**Task directions**
In the listing below, the answer starts at the line that has "United States, site archbold_FL-25." and stops after the line that has "family: Iguanidae"; please repeat that part exactly and nothing more.

**Data under study**
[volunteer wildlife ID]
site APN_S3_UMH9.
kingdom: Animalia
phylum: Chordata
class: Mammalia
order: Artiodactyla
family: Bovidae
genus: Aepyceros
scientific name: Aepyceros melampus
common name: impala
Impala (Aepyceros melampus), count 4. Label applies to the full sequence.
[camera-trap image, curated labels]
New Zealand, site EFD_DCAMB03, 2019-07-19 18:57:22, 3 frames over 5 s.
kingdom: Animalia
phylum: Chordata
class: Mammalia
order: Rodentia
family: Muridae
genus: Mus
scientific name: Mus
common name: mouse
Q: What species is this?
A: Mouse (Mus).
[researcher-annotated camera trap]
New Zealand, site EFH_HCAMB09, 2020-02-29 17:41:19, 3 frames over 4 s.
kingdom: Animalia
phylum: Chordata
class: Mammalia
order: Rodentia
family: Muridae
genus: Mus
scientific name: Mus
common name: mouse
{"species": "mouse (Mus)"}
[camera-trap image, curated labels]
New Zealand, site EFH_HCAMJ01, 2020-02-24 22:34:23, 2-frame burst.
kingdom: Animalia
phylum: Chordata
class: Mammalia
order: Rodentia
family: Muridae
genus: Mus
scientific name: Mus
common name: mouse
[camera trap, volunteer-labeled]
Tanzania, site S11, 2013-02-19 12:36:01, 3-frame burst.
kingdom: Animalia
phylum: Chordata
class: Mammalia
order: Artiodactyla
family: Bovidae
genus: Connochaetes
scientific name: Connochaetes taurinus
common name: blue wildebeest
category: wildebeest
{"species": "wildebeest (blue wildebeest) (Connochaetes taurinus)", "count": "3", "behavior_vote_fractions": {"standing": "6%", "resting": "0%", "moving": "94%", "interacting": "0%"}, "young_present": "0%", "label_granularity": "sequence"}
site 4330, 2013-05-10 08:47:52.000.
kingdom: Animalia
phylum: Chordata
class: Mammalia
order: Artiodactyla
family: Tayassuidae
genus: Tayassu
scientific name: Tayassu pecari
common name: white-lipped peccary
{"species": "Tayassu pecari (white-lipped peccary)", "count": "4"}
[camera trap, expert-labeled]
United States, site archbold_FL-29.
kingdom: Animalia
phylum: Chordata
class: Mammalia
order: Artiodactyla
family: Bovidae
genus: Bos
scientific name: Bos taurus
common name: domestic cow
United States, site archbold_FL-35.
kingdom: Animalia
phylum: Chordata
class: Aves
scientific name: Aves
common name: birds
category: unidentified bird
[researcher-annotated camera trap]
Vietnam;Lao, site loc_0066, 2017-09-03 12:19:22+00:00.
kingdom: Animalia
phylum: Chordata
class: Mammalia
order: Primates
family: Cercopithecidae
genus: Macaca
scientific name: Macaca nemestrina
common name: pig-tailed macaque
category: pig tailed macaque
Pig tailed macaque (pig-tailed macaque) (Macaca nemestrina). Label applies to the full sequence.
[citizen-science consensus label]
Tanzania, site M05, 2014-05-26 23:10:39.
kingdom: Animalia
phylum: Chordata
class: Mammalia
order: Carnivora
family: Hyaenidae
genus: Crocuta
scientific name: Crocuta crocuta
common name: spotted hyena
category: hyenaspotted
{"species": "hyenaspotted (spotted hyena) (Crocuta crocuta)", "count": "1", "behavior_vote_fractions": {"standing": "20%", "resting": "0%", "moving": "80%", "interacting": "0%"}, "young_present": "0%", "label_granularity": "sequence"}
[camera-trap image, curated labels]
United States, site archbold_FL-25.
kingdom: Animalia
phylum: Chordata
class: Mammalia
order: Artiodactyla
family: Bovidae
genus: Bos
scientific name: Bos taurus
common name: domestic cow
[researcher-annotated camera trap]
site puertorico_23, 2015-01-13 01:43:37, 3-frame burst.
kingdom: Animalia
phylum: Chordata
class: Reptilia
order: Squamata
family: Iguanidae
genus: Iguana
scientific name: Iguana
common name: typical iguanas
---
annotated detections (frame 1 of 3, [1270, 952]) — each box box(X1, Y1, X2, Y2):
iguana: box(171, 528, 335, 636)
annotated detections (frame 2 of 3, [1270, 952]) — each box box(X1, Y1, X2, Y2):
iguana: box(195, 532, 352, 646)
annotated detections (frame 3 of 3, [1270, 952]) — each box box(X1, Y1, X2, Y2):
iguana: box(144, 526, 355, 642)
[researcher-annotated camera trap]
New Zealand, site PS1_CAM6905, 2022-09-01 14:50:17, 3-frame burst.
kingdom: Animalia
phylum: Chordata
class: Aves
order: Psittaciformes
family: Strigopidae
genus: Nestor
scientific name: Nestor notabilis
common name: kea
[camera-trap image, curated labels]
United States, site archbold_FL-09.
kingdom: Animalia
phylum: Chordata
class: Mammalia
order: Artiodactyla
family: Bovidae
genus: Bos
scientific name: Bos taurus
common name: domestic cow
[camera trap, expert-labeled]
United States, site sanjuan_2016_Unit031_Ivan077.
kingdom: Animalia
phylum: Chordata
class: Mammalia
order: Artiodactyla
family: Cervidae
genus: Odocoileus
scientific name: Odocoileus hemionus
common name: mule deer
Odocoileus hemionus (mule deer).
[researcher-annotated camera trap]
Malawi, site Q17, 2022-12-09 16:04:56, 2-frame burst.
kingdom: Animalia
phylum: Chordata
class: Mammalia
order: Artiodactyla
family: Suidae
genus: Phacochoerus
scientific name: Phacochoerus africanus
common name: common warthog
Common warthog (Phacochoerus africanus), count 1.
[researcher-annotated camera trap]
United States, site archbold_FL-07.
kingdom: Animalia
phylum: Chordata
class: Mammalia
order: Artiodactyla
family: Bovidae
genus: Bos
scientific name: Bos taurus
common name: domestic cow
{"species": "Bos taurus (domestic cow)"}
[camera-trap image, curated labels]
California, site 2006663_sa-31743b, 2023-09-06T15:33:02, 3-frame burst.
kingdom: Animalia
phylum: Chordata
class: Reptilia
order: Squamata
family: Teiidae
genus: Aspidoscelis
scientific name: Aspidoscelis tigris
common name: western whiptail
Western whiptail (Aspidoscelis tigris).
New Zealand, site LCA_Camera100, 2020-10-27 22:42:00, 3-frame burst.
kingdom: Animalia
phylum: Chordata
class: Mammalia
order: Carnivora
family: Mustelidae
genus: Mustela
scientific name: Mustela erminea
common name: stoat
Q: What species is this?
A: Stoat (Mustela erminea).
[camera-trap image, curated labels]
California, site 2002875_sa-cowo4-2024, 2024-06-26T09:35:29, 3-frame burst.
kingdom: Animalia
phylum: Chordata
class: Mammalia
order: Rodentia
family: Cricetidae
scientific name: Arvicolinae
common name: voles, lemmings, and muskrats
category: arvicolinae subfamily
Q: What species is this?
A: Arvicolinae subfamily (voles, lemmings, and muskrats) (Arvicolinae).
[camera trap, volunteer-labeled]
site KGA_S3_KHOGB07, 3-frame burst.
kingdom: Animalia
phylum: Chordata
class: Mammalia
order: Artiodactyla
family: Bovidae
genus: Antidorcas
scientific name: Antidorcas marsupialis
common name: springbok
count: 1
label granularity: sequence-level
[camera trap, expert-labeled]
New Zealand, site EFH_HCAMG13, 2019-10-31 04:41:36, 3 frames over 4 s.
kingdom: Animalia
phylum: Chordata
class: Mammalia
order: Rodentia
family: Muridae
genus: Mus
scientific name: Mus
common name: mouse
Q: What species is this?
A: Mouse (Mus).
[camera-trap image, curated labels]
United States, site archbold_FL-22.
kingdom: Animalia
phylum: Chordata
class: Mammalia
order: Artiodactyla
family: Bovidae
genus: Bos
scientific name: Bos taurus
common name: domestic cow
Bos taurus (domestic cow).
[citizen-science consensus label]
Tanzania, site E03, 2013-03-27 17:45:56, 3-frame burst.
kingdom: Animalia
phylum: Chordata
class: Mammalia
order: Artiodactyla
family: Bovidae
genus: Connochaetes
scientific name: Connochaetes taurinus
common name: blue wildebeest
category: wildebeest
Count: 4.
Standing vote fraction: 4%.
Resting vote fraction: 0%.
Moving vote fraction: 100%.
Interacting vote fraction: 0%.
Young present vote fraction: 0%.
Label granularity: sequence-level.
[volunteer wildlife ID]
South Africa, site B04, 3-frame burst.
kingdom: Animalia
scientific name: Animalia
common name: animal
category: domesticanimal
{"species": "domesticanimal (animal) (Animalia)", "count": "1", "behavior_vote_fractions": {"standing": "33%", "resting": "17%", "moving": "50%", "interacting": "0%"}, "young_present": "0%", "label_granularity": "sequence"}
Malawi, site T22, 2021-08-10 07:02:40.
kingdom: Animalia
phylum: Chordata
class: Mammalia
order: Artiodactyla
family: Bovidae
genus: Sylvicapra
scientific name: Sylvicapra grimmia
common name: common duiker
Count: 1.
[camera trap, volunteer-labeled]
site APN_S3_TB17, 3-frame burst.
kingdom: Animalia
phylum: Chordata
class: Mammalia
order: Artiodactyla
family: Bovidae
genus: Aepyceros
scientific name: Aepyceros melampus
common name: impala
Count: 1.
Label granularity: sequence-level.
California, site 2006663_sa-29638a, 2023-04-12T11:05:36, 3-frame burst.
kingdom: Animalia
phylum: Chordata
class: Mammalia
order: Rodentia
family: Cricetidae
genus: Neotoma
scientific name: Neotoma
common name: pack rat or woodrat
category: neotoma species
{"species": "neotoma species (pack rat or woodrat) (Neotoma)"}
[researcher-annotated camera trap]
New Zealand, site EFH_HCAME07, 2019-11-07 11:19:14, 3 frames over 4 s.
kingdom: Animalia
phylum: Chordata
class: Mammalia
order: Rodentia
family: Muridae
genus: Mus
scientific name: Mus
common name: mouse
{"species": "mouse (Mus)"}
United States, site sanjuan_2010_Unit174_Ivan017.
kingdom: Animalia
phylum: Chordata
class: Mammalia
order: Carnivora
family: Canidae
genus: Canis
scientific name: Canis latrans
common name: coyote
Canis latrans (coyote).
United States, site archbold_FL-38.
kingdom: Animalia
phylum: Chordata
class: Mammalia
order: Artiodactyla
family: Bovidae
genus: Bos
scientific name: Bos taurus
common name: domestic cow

**Answer area**
United States, site archbold_FL-25.
kingdom: Animalia
phylum: Chordata
class: Mammalia
order: Artiodactyla
family: Bovidae
genus: Bos
scientific name: Bos taurus
common name: domestic cow
[researcher-annotated camera trap]
site puertorico_23, 2015-01-13 01:43:37, 3-frame burst.
kingdom: Animalia
phylum: Chordata
class: Reptilia
order: Squamata
family: Iguanidae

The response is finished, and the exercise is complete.